Ele sente, muitas vezes profundamente, mas não sabe dar nome aos sentimentos. E costuma ter vergonha disso, porque acredita que deveria ser mais capaz, mais efetivo, mais “resolvido”.
O silêncio também é uma linguagem
Engana-se quem acha que o homem calado não se expressa. Ele fala através das ações. Grita através das compulsões. Ama quando percebe que o seu espaço está seguro. E cria vínculos profundos quando se vê respeitado, sem ser interrogado.
Quando esse espaço seguro aparece, talvez ele até comece a falar.
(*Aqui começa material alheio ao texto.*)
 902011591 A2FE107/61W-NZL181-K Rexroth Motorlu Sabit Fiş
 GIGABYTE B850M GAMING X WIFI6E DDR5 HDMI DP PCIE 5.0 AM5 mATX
E então prepare-se: não será uma fala superficial. O que estava guardado costuma vir com profundidade.
Como se aproximar de um homem que não fala
Pressa e cobrança fecham ainda mais a porta. O que abre é o contrário: presença sem interrogatório, perguntas simples, tempo. Em vez de “por que você nunca fala comigo”, algo como “eu tô aqui, quando você quiser me contar”.
Do lado dele, o trabalho é aprender que ser vulnerável não é fraqueza. Muitos de nós crescemos ouvindo que sentir era coisa de fraco. Desmontar essa crença é parte central de um masculino mais presente e íntegro.
Falar é um aprendizado, para os dois
Eu mesmo comecei a “falar” pela escrita, porque não tinha muito espaço para ser escutado. O homem calado não precisa virar outra pessoa. Ele precisa de segurança para traduzir o que já sente. E a relação inteira ganha quando esse canal se abre.